*EXERCISE DESCRIPTION:* Ignoring the pictures, copy the data exactly.

*MATERIALS PROVIDED:*
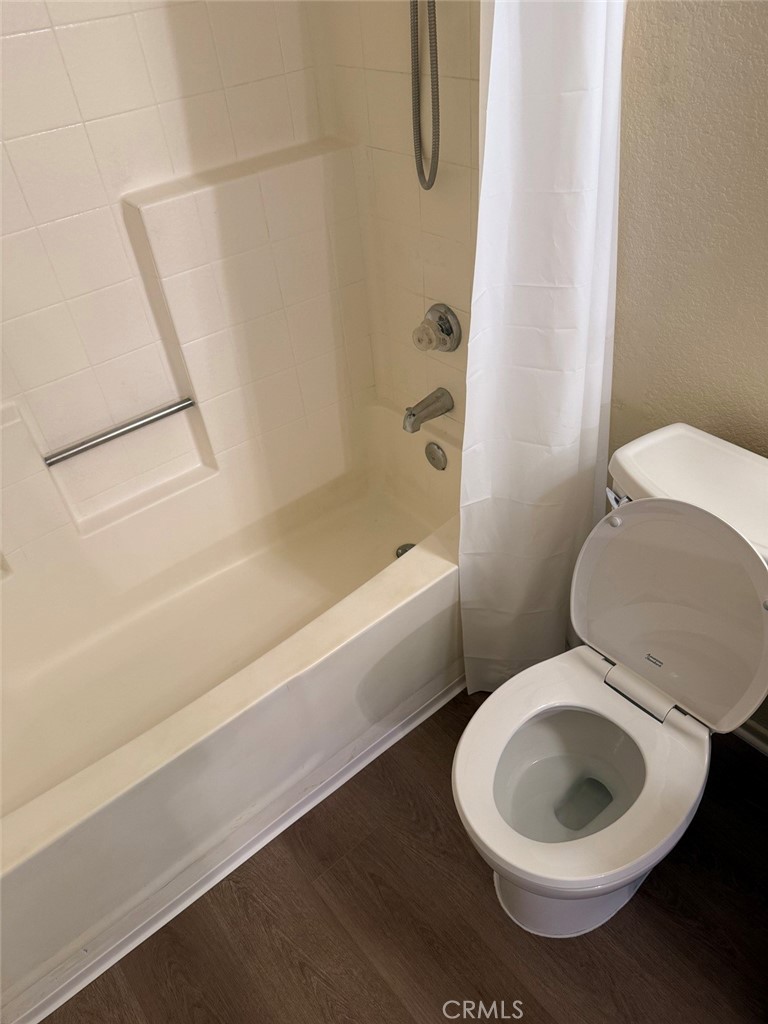 B9c92d3c 570b 490c Bf37 Efd9b5f297a4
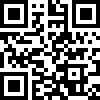 https://mehrnews.com/x37SpD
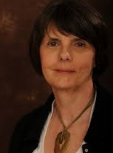 Marie-Therese-Lussier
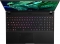GIGABYTE AERO 15 OLED YD-73ES624SP, Core i7-11800H, 16GB RAM, 1TB SSD, GeForce RTX 3080, ES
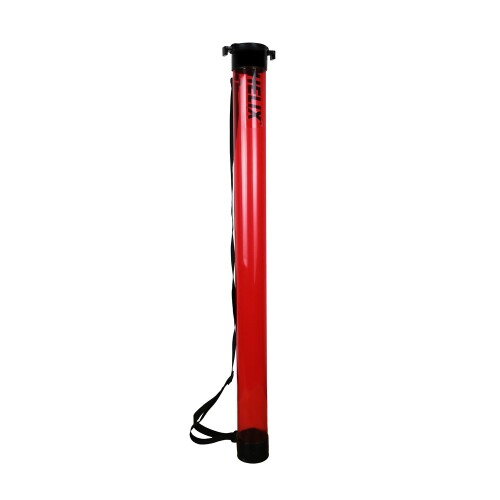 Helix Tennis Ball Collection Tube CL15 - 1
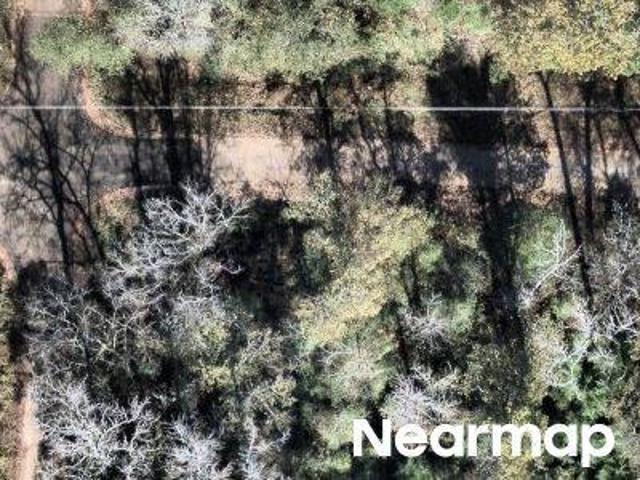 Property for sale in Bullard, Texas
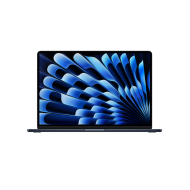 APPLE MBA 15 M4(10/10) 16GB 512GB MID 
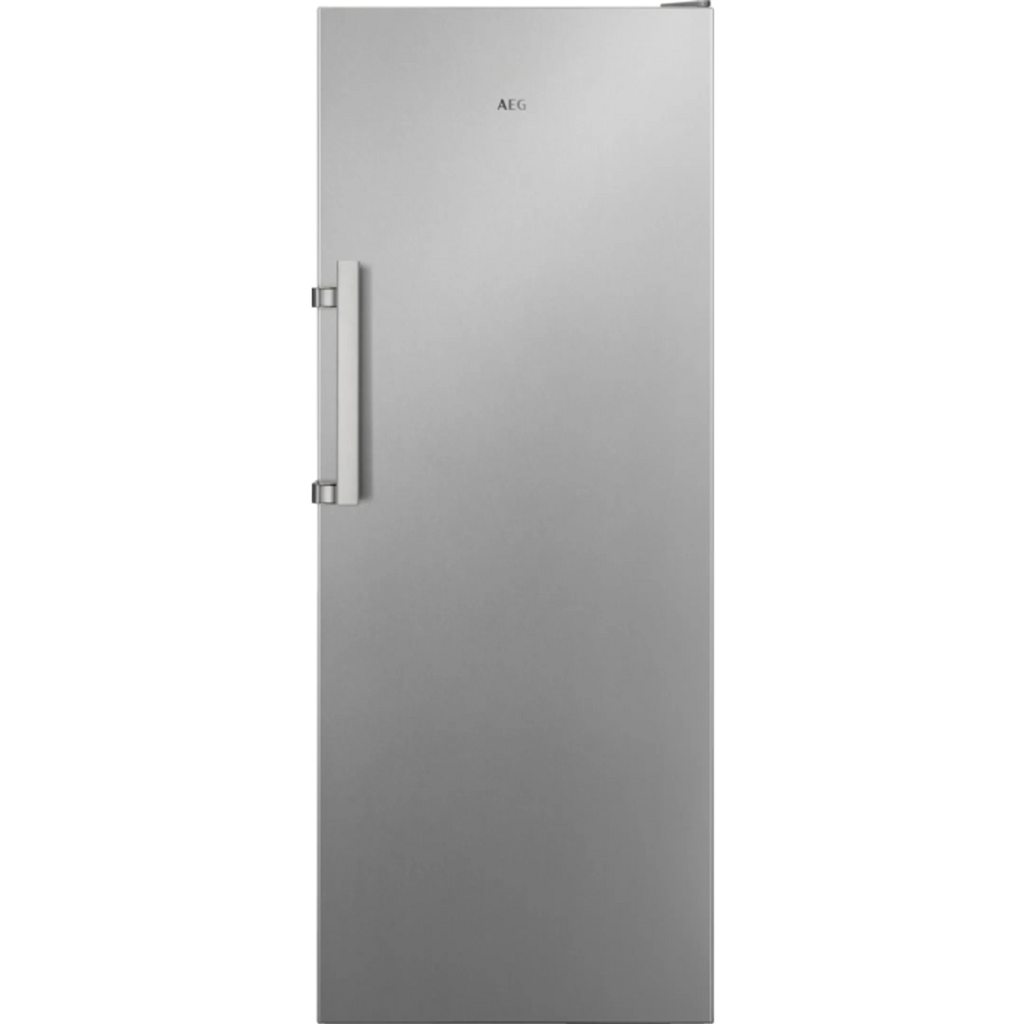 AEG Koelkast RKB333E2DX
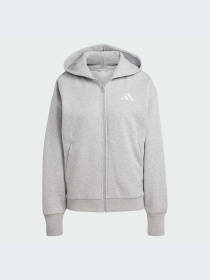 Худи и свитшоты Adidas модель IY6803-KZ Фото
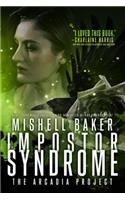 Impostor Syndrome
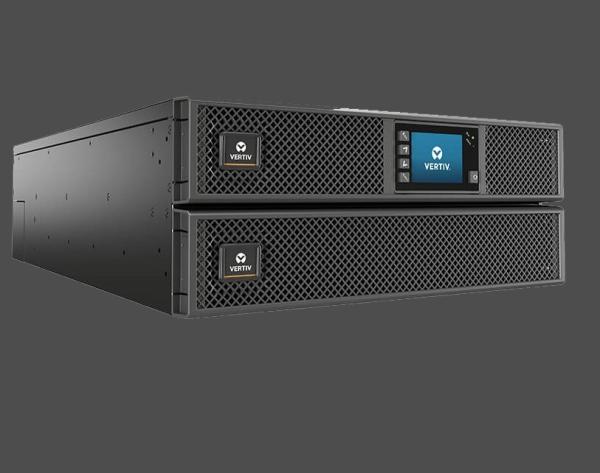 Telecommunications Protection Short Circuit 5KVA-10KVA 208VAC Single Phase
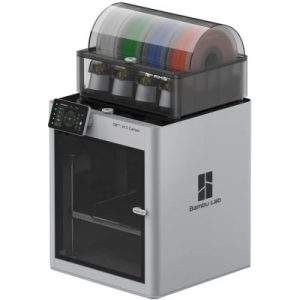 Прорізувач Playgro Кільце (0186338)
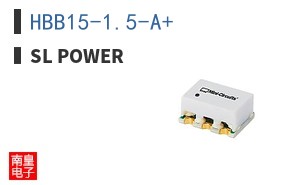 HBB15-1.5-A+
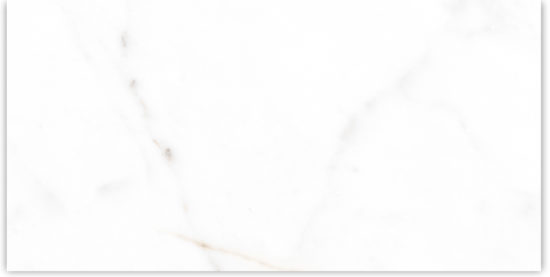 24X48 Matte Amore Grey | Qualis Ceramica | Luxury Tile and Vinyl at affordable prices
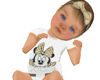 Evie maria baby1
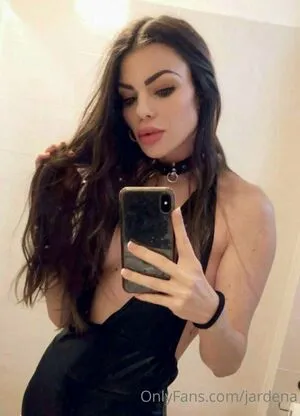 Ladyjsinner OnlyFans Leaked Free Thumbnail Picture - #StWsCN03IR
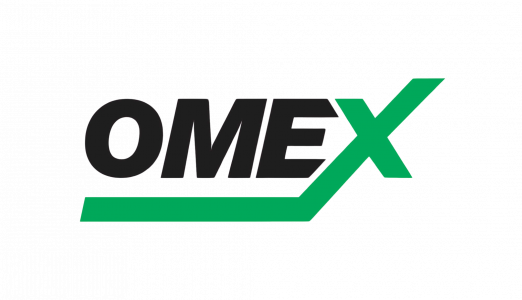 OMEX_brand_logo_jpg-removebg (1)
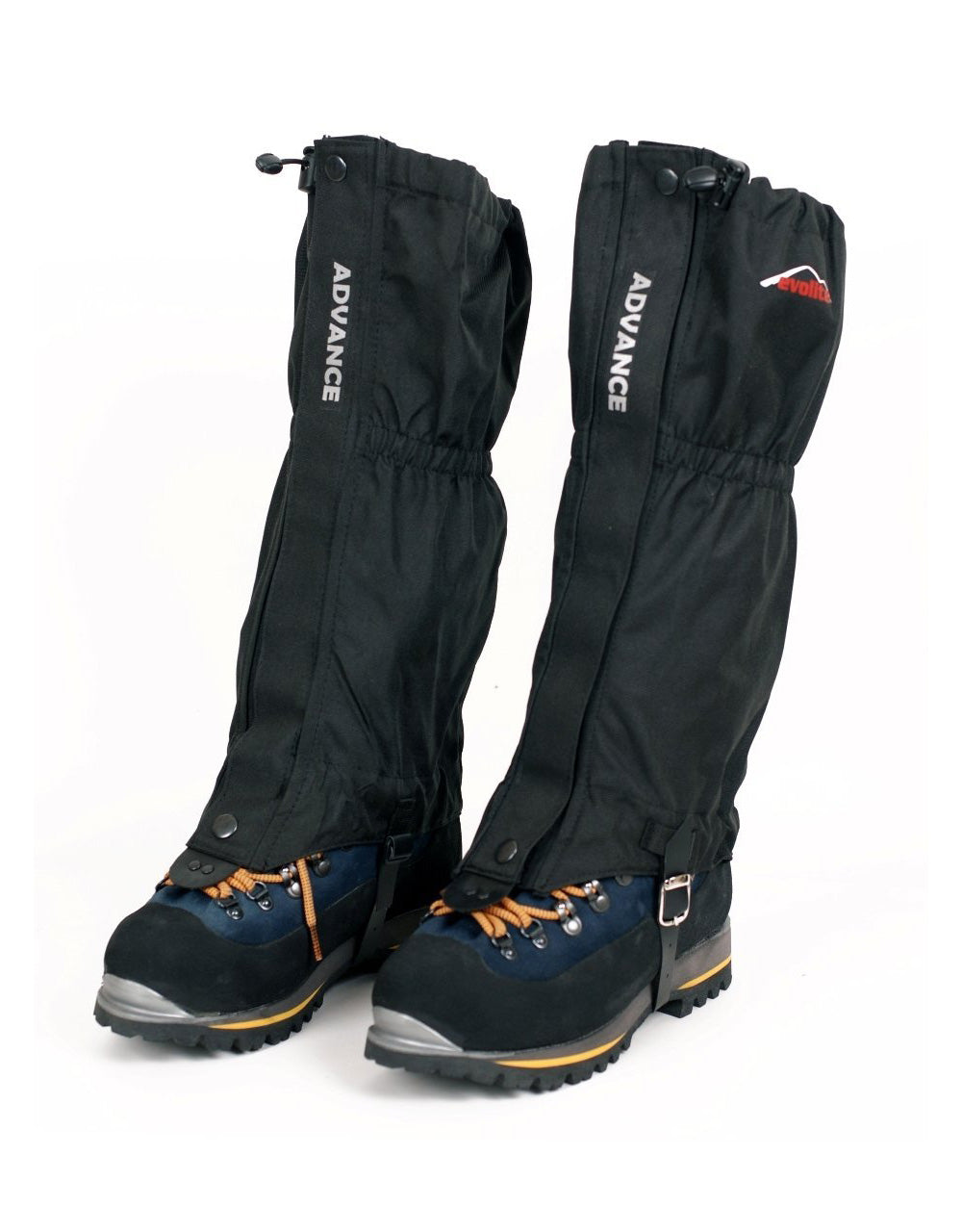 Evolite Advance Tozluk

*RESPONSE AREA:*
 B9c92d3c 570b 490c Bf37 Efd9b5f297a4
 https://mehrnews.com/x37SpD
 Marie-Therese-Lussier
GIGABYTE AERO 15 OLED YD-73ES624SP, Core i7-11800H, 16GB RAM, 1TB SSD, GeForce RTX 3080, ES
 Helix Tennis Ball Collection Tube CL15 - 1
 Property for sale in Bullard, Texas
 APPLE MBA 15 M4(10/10) 16GB 512GB MID 
 AEG Koelkast RKB333E2DX
 Худи и свитшоты Adidas модель IY6803-KZ Фото
 Impostor Syndrome
 Telecommunications Protection Short Circuit 5KVA-10KVA 208VAC Single Phase
 Прорізувач Playgro Кільце (0186338)
 HBB15-1.5-A+
 24X48 Matte Amore Grey | Qualis Ceramica | Luxury Tile and Vinyl at affordable prices
 Evie maria baby1
 Ladyjsinner OnlyFans Leaked Free Thumbnail Picture - #StWsCN03IR
 OMEX_brand_logo_jpg-removebg (1)
 Evolite Advance Tozluk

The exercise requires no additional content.